A l’instant, sur la terrasse, devenue mon havre et mon paradis, le lieu de mes marches réitérées aussi avec émissions, musique ou silence, écoute successive d’un entretien ancien de Philippe Grand, qui ne se répand pas dans l’espace public, c’est le moins que l’on puisse dire, avec Alain Veinstein puis le début d’un cours autour de Montaigne, par Antoine Compagnon, au collège de France en 2010. Il mettait en opposition la doxa de sa jeunesse, vilipendant toute écriture intime, autobiographique, personnelle et la doxa contemporain qui la porte aux nues. Cette idée aussi de Montaigne que si le chasseur vient pour la prise, sa place n’est pas là. Que ce sont les chemins, la recherche qui comptent.
Flacon de sels
ces heures de marche, dans un tout petit espace – et trouver cette citation d’Etty Hillesum : délicieuses ces petites balades revigorantes en plein air entre deux besognes. Avant, je ne le faisais jamais. (55)
Et Joubert ?
J’avais eu tant de plaisir à glaner des citations de Joubert. Je pourrais bien l’ajouter à ma petite ordonnance quotidienne, qui serait aujourd’hui, Roubaud, Benjamin, Hillesum et Joubert. J’en ai fini avec le livre de Denis Roche, en tous cas avec ce que je peux en faire, pour moi.
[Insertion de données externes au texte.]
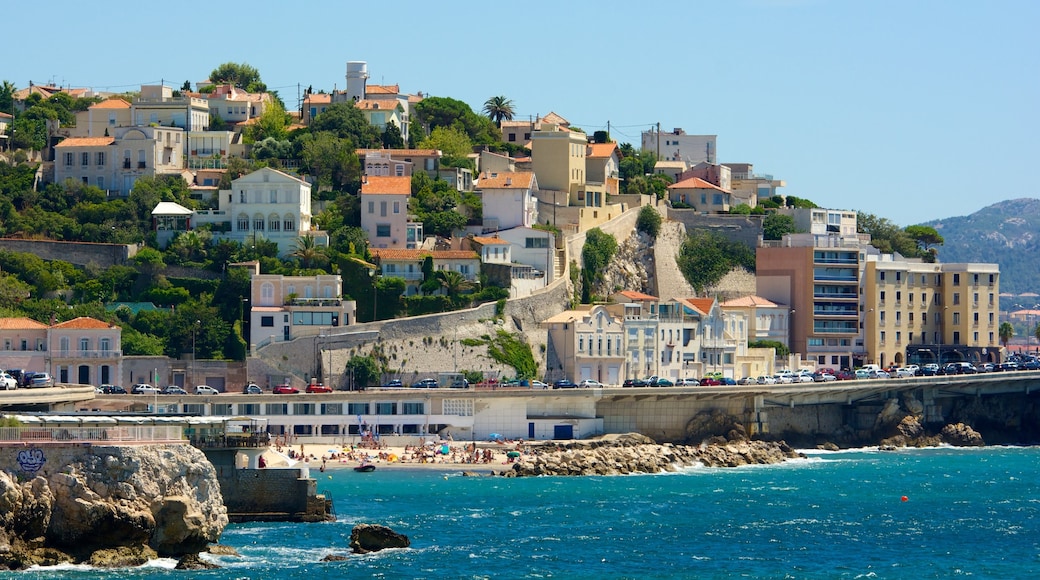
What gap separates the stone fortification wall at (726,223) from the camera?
12225cm

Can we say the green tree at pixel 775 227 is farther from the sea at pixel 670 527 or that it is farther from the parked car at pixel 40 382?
the parked car at pixel 40 382

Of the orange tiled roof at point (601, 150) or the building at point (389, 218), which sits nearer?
the building at point (389, 218)

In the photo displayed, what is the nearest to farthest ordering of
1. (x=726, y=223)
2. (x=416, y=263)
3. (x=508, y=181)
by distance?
(x=416, y=263), (x=508, y=181), (x=726, y=223)

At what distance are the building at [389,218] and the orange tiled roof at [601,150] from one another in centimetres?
1810

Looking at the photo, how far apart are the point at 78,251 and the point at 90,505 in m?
56.4

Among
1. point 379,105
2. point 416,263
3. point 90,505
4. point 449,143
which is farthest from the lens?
point 379,105

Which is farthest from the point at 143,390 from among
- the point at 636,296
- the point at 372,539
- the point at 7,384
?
the point at 372,539

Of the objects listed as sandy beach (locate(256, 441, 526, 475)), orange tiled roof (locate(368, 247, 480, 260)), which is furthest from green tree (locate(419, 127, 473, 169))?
sandy beach (locate(256, 441, 526, 475))

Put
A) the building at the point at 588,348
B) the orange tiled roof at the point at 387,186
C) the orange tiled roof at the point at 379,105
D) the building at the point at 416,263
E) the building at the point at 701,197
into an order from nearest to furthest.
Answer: the building at the point at 588,348
the building at the point at 416,263
the orange tiled roof at the point at 387,186
the orange tiled roof at the point at 379,105
the building at the point at 701,197

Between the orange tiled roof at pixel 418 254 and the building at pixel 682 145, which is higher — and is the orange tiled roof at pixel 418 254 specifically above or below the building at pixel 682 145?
below

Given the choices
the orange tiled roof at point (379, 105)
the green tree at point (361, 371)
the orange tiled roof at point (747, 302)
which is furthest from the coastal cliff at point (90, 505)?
the orange tiled roof at point (379, 105)

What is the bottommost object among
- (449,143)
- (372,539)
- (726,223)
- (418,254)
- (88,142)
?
(372,539)

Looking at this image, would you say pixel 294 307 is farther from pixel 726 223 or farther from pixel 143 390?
pixel 726 223

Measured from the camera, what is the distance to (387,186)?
4262 inches
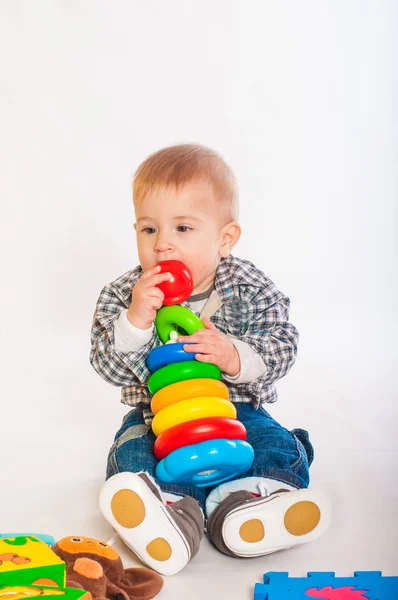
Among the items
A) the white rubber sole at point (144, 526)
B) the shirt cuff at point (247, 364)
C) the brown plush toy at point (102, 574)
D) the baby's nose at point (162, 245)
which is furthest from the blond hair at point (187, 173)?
the brown plush toy at point (102, 574)

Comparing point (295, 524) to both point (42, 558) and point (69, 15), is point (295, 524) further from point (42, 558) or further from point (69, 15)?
point (69, 15)

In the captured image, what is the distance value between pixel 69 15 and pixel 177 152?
183 cm

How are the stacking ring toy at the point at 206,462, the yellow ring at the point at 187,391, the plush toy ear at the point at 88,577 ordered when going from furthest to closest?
1. the yellow ring at the point at 187,391
2. the stacking ring toy at the point at 206,462
3. the plush toy ear at the point at 88,577

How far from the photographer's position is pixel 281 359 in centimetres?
190

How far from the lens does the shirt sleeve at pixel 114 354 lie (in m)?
1.85

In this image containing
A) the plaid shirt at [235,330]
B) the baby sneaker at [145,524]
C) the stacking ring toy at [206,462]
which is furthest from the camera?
the plaid shirt at [235,330]

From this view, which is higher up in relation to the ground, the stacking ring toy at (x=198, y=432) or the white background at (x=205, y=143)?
the white background at (x=205, y=143)

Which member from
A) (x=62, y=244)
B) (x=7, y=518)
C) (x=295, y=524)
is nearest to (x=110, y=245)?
(x=62, y=244)

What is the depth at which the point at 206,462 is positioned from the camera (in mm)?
1563

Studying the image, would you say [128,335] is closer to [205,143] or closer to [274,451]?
[274,451]

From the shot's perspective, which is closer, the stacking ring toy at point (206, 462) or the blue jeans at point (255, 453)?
the stacking ring toy at point (206, 462)

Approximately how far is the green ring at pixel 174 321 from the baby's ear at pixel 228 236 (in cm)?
24

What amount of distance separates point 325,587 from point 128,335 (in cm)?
70

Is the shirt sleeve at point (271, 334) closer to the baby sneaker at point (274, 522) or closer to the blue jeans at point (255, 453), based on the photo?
the blue jeans at point (255, 453)
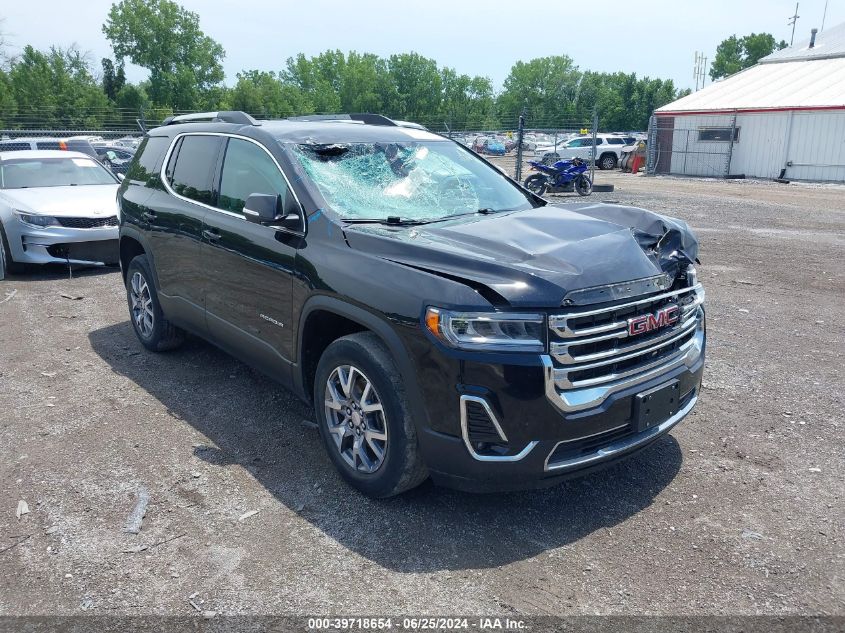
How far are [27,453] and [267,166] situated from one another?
229 centimetres

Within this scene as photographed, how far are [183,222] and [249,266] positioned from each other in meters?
1.04

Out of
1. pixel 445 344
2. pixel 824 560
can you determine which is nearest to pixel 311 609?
pixel 445 344

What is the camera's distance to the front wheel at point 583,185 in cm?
1992

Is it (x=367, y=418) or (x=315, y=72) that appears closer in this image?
(x=367, y=418)

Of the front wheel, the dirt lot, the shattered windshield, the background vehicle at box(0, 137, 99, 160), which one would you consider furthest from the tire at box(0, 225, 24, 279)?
the front wheel

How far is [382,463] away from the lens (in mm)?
3547

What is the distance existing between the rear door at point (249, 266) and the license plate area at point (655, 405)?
1971 millimetres

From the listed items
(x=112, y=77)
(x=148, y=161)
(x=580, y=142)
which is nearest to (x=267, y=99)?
(x=112, y=77)

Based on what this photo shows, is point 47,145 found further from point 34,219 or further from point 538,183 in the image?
point 538,183

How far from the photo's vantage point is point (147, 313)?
6.08 meters

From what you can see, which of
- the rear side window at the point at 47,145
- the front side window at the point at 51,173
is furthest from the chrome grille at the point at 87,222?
the rear side window at the point at 47,145

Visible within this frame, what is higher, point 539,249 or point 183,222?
point 539,249

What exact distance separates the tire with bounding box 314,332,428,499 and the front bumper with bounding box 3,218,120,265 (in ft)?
20.6

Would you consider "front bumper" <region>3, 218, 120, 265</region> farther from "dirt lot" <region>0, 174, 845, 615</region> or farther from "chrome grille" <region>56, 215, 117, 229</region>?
"dirt lot" <region>0, 174, 845, 615</region>
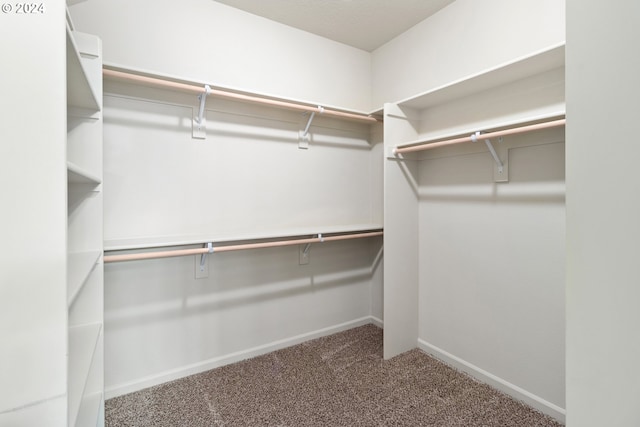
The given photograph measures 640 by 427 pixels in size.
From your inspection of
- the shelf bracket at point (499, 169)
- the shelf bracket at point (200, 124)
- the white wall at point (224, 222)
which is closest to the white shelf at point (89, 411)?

Cette idée que la recherche théorique sur la photo ne m’apporte que peu, parce qu’au fond, au-delà de quelques évidences ressassées par presque tous, les démarches sont tellement différentes, les approches parfois tellement contradictoires, ne serait-ce qu’entre le photographe de hasard et celui qui compose, parfois jusqu’à l’obsession, sa prise de vue.
Retour aux Tridents
Oui, reprise des Tridents de Jacques Roubaud, vers la page 307... longue interruption, a-t-il écrit sur ce qui nous arrive, sur notre enfermement ? A-t-il piqué le virus avec ses tridents ?
1194 (fastes)
pirogue, i
feuilles couleur d’eau
⊗ couleur feuilles
qui coulent ensemble
→ lu l’autre jour un beau topo d’Auxeméry sur le haïku et constaté le gouffre qui séparent les grands haïkistes japonais anciens de tout ce que l’on peut tenter aujourd’hui, comme si l’on butait sur une impossibilité. Mais je trouve que les Tridents de Roubaud résolvent élégamment la question.
1199(fastes)
sommeil, ii : on dreams
mes rêves ne rêvent
⊗ d’autre monde
que ce rêve-monde
Et encore
1209 (fastes)
mémoire, ii
si tout souvenir
⊗ s’atteignait
nul n’aurait valeur
Ce dernier, enfin, comme un bel écho aux « Pourquoi ? » de Laurent Albarracin et aux « Marges de Pourquoi ? » de Boris Wolowiec (un feuilleton paru dans Poezibao)
1212 (fastes)
fleurs blanches, herbes noires, ii :
les fleurs récompensent
⊗ de rien, pour
le rien en son nom
→ Belles retrouvailles ! On peut retrouver un livre sinon abandonné du moins délaissé ou mis de côté comme l’on retrouve quelqu’un qui vous est cher. Je m’interroge de plus en plus sur le relire que je pratique très peu, trop absorbée encore par le à lire. Si j’écris encore, c’est qu’il me semble que le relire est acte de fin, quand on ne sait plus lire une première fois.
Notes de passage
le soi n’a qu’un roi, soi & son savoir est du soir
Musique contemporaine
Écoutant en travaillant la webradio « La Contemporaine » de France Musique, ce constat, une fois de plus : à certaines périodes de la vie personnelle ou collective, périodes troubles ou troublées est-il besoin de le dire, la musique contemporaine seule répond au chaos intérieur. Elle l’exprime, l’ordonne parfois, permet de l’assumer et de le faire danser.
Des arbres.
Comme il est dit que dansent sans fin les arbres dans ce très beau documentaire vu sur la 5 cette semaine. Assignés à résidence, incapable de fuir quoi que ce soit, les arbres ne cessent de bouger, dans toutes les dimensions. Leurs ressources sont immenses et souvent stupéfiantes. Comme elle a raison cette intervenante de penser que nous devrions davantage nous inspirer d’eux. Ils sont 3000 milliards sur la terre. Et tant et tant sont exterminés chaque année. Y aura-t-il une trêve maintenant, en attendant que les milliards d’arbres que l’on plante un peu partout grandissent ?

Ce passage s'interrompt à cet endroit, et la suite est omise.